Verhasstes Vogelgezwitscher
Stress können auch Geräusche von Tieren erzeugen. Das zeigt der Fall eines anonymen deutschen Managers. Er kommt in einer Folge eines Podcasts zu Wort, der sich ausschliesslich dem Thema Misophonie widmet. Klaus, wie er genannt wird, erzählt, wie er als Kind einen Vogel, der aus dem Nest gefallen war, zu Hause aufpäppeln wollte.

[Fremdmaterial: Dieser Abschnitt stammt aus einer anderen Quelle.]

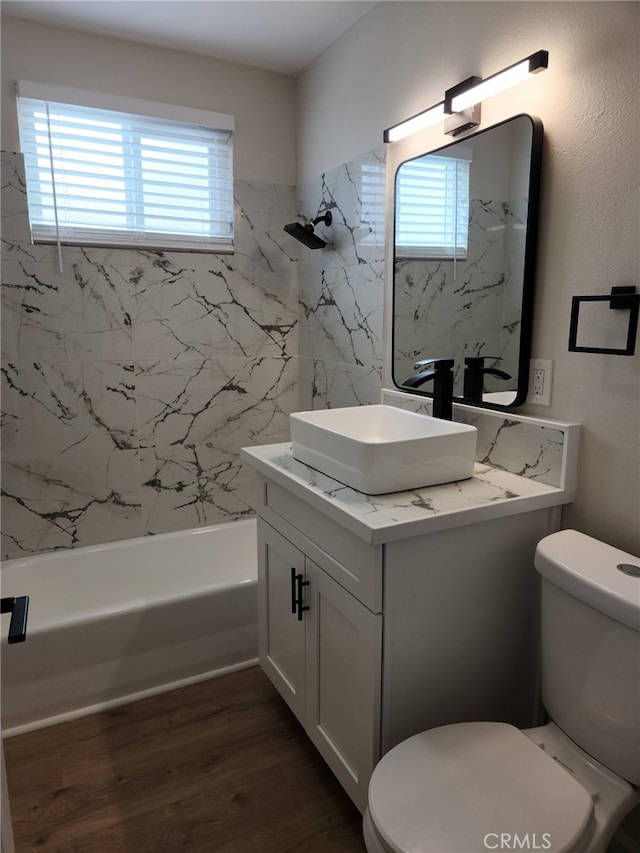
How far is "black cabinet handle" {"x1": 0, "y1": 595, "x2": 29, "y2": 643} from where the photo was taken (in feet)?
2.68

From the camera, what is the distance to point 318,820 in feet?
5.27

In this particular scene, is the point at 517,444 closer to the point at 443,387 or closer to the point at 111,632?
the point at 443,387

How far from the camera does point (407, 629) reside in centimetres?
137

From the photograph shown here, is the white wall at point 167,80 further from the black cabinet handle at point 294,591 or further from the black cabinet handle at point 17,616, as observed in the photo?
the black cabinet handle at point 17,616

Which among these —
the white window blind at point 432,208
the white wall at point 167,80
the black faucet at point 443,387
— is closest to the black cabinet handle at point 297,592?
the black faucet at point 443,387

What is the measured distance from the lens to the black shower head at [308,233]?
2.57 meters

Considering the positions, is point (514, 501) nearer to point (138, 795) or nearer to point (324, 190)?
point (138, 795)

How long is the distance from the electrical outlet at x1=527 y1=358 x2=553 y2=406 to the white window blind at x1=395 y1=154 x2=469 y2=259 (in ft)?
1.57

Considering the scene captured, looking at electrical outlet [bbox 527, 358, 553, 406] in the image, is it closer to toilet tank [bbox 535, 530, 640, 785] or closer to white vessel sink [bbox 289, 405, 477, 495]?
white vessel sink [bbox 289, 405, 477, 495]

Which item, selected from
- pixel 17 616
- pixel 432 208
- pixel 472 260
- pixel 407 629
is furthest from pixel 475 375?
pixel 17 616

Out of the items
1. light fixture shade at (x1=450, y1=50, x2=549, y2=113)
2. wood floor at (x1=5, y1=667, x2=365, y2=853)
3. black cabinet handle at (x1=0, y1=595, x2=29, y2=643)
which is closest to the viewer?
black cabinet handle at (x1=0, y1=595, x2=29, y2=643)

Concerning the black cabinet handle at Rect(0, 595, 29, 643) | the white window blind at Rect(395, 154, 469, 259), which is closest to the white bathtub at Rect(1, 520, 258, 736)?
the black cabinet handle at Rect(0, 595, 29, 643)

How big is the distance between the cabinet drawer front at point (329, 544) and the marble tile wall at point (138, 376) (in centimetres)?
108

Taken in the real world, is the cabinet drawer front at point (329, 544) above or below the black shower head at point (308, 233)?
below
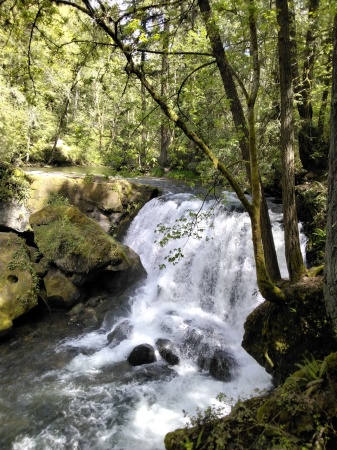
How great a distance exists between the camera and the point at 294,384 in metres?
2.92

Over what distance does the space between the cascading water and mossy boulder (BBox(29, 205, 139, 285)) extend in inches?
53.1

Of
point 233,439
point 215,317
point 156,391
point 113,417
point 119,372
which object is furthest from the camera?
point 215,317

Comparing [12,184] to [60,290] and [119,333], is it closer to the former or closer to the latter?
[60,290]

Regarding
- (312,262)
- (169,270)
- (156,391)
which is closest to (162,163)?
(169,270)

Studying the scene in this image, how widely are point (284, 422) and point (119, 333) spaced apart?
5.89 m

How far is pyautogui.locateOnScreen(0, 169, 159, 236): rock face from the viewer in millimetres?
11641

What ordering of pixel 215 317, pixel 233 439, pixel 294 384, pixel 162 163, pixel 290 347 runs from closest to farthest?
pixel 233 439, pixel 294 384, pixel 290 347, pixel 215 317, pixel 162 163

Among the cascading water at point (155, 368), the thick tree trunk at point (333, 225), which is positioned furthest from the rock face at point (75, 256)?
the thick tree trunk at point (333, 225)

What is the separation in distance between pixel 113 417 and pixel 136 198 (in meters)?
8.63

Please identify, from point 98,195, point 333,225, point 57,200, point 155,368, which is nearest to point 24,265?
point 57,200

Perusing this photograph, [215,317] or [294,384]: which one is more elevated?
[294,384]

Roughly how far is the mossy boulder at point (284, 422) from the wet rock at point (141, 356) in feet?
13.1

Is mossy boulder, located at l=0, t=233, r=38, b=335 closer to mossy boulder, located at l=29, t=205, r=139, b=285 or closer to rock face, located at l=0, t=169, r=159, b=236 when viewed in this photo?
mossy boulder, located at l=29, t=205, r=139, b=285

Der Vogel flog aber nicht mehr weg, was Klaus extrem zu beschäftigen begann. Plötzlich war er in seinen Augen verantwortlich für das Leben dieses Tieres – und fühlte sich machtlos. Von da an ging ihm jedes Vogelgezwitscher durch Mark und Bein. Sich im Freien aufzuhalten, wurde zur Tortur.
Irgendwann begann er intensiv Mountainbike zu fahren und hörte dabei so oft Gezwitscher, dass sich die Misophonie irgendwann langsam auflöste. Er habe sich beim Biken stark gefühlt und war nicht in einer Situation gefangen, aus der er nicht heraus konnte, sagt Klaus. Diese Kombination habe langsam dazu geführt, dass das ehemals verhasste Geräusch immer weniger bei ihm auslöste.